Negli Stati Uniti tempo addietro molti operai minatori con uno sciopero formidabile ottennero l’abolizione d’un abuso padronale; e il movimento fu così energico che se ne occupò il Parlamento di Washington, il quale diede ragione agli scioperanti, e fece una legge per sanzionare la loro vittoria. Manco a farlo apposta, dopo poco tempo, malgrado la legge, l’abuso ricominciò e continuò per un pezzo senza che gli operai se ne occupassero, fidenti che esso sarebbe stato combattuto e punito dai gendarmi e dai tribunali. Se vollero che quell’abuso cessasse daccapo dovettero ricorrere a un nuovo sciopero, come se la legge non ci fosse. Cioè, ignoriamo — ma la cosa è molto probabile — se la legge, inutile contro i padroni, abbia servito a legittimare invece durante lo sciopero le violenze dei gendarmi contro gli scioperanti. La storia delle repressioni repubblicane dai fatti di Chicago a quelli ultimi di Parigi ce ne dice qualche cosa.

Insomma la legge è fatta e applicata sempre nell’interesse delle classi e delle caste dominanti e privilegiate, ed esisterà finchè divisioni di classe, di casta, esisteranno fra gli uomini; e queste divisioni essa contribuisce a mantenere essendo perciò di esse volta a volta causa ed effetto.

(…)

L’organizzazione operaia, dunque, deve disinteressarsi dell’opera dei parlamenti; e se anche certe volte l’opera di questi fosse per pregiudicare la causa operaia, allora il proletariato organizzato deve dal di fuori, con l’agitazione popolare diretta, imporsi perchè in parlamento come in tutti gli ambienti di governo non si faccia opera deleteria alla causa operaia. Non è lontano il tempo in cui i sommovimenti popolari e gli scioperi e l’organizzazione operaia han costretto in Italia e altrove i varii governi a rallentare i freni della reazione, e a prendere quei provvedimenti in pro’ delle folle che invano per anni ed anni erano stati richiesti dai deputati in parlamento».

Luigi Fabbri

Luigi Fabbri (Fabriano 1877 – Montevideo 1935) aderisce giovanissimo al movimento anarchico.

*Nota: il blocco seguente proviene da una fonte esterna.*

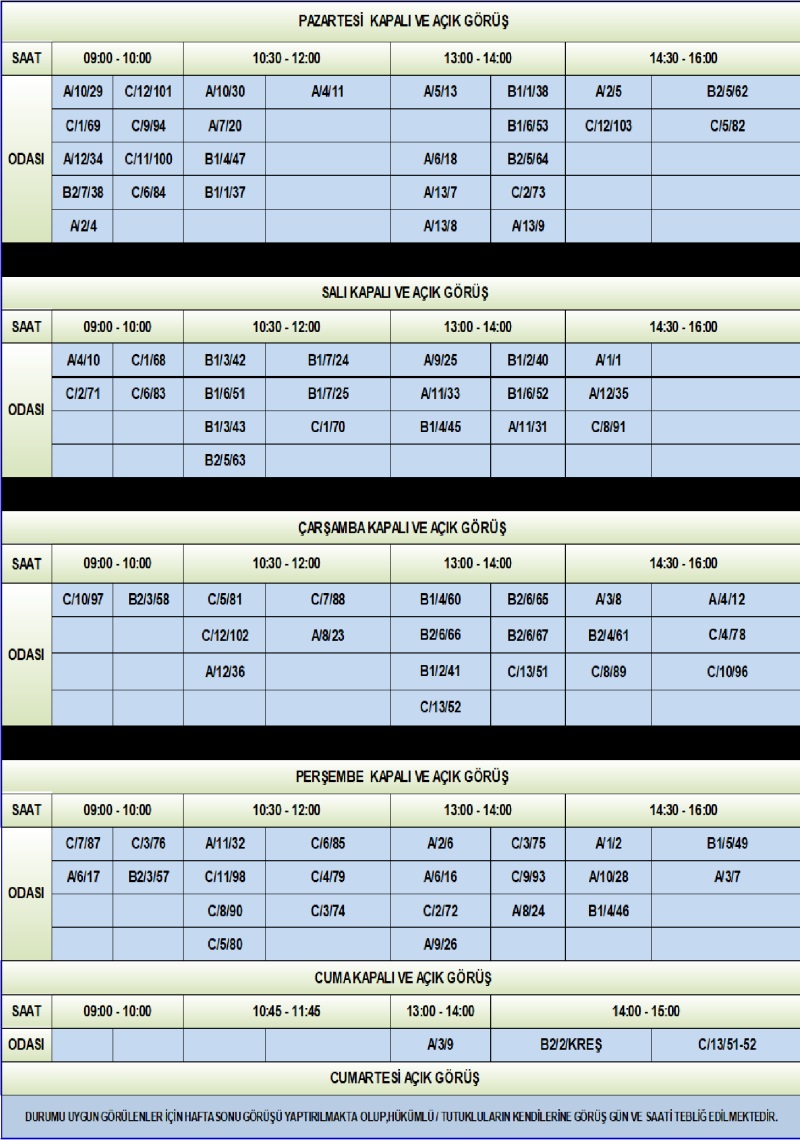 PAZARTESİ KAPALI VE AÇIK GÖRÜŞ

| SAAT | 09:00 - 10:00 | | 10:30 - 12:00 | | 13:00 - 14:00 | | 14:30 - 16:00 | |
|---|---|---|---|---|---|---|---|---|
| ODASI | A/10/29 | C/12/101 | A/10/30 | A/4/11 | A/5/13 | B1/1/38 | A/2/5 | B2/5/62 |
| | C/1/69 | C/9/94 | A/7/20 | | | B1/6/53 | C/12/103 | C/5/82 |
| | A/12/34 | C/11/100 | B1/4/47 | | A/6/18 | B2/5/64 | | |
| | B2/7/38 | C/6/84 | B1/1/37 | | A/13/7 | C/2/73 | | |
| | A/2/4 | | | | A/13/8 | A/13/9 | | |

SALI KAPALI VE AÇIK GÖRÜŞ

| SAAT | 09:00 - 10:00 | | 10:30 - 12:00 | | 13:00 - 14:00 | | 14:30 - 16:00 | |
|---|---|---|---|---|---|---|---|---|
| ODASI | A/4/10 | C/1/68 | B1/3/42 | B1/7/24 | A/9/25 | B1/2/40 | A/1/1 | |
| | C/2/71 | C/6/83 | B1/6/51 | B1/7/25 | A/11/33 | B1/6/52 | A/12/35 | |
| | | | B1/3/43 | C/1/70 | B1/4/45 | A/11/31 | C/8/91 | |
| | | | B2/5/63 | | | | | |

ÇARŞAMBA KAPALI VE AÇIK GÖRÜŞ

| SAAT | 09:00 - 10:00 | | 10:30 - 12:00 | | 13:00 - 14:00 | | 14:30 - 16:00 | |
|---|---|---|---|---|---|---|---|---|
| ODASI | C/10/97 | B2/3/58 | C/5/81 | C/7/88 | B1/4/60 | B2/6/65 | A/3/8 | A/4/12 |
| | | | C/12/102 | A/8/23 | B2/6/66 | B2/6/67 | B2/4/61 | C/4/78 |
| | | | A/12/36 | | B1/2/41 | C/13/51 | C/8/89 | C/10/96 |
| | | | | | C/13/52 | | | |

PERŞEMBE KAPALI VE AÇIK GÖRÜŞ

| SAAT | 09:00 - 10:00 | | 10:30 - 12:00 | | 13:00 - 14:00 | | 14:30 - 16:00 | |
|---|---|---|---|---|---|---|---|---|
| ODASI | C/7/87 | C/3/76 | A/11/32 | C/6/85 | A/2/6 | C/3/75 | A/1/2 | B1/5/49 |
| | A/6/17 | B2/3/57 | C/11/98 | C/4/79 | A/6/16 | C/9/93 | A/10/28 | A/3/7 |
| | | | C/8/90 | C/3/74 | C/2/72 | A/8/24 | B1/4/46 | |
| | | | C/5/80 | | A/9/26 | | | |

CUMA KAPALI VE AÇIK GÖRÜŞ

| SAAT | 09:00 - 10:00 | | 10:45 - 11:45 | | 13:00 - 14:00 | 14:00 - 15:00 | |
|---|---|---|---|---|---|---|---|
| ODASI | | | | | A/3/9 | B2/2/KREŞ | C/13/51-52 |

CUMARTESİ AÇIK GÖRÜŞ

DURUMU UYGUN GÖRÜLENLER İÇİN HAFTA SONU GÖRÜŞÜ YAPTIRILMAKTA OLUP,HÜKÜMLÜ / TUTUKLULARIN KENDİLERİNE GÖRÜŞ GÜN VE SAATİ TEBLİĞ EDİLMEKTEDİR.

Dopo ripetute persecuzioni, culminate nell’assegnazione, per diciotto mesi, al domicilio coatto, si trasferisce a Roma nel 1901. Nella capitale darà vita, insieme a Pietro Gori, alla rivista “Il Pensiero” (1903-1911), considerata la maggiore e più autorevole rivista anarchica di quegli anni. La rivista condurrà un’importante opera di chiarificazione critica su temi e aspetti cruciali della dottrina e della prassi libertarie. Luigi Fabbri si occupa anche dell’organizzazione operaia e del rapporto degli anarchici col “sindacalismo” per come inteso dai sostenitori dell’azione diretta. In una serie di articoli pubblicati nella rivista e poi racclti nell’opuscolo L’organizzazione operaia e l’anarchia, il Fabbri si esprime a sostegno del sindacalismo di azione diretta e dell’unità fra le varie tendenze del movimento operaio. Ancora oggi il testo di Luigi Fabbri contiene spunti interessanti per un’incisiva azione delle classi sfruttate al di fuori del controllo dei partiti parlamentari.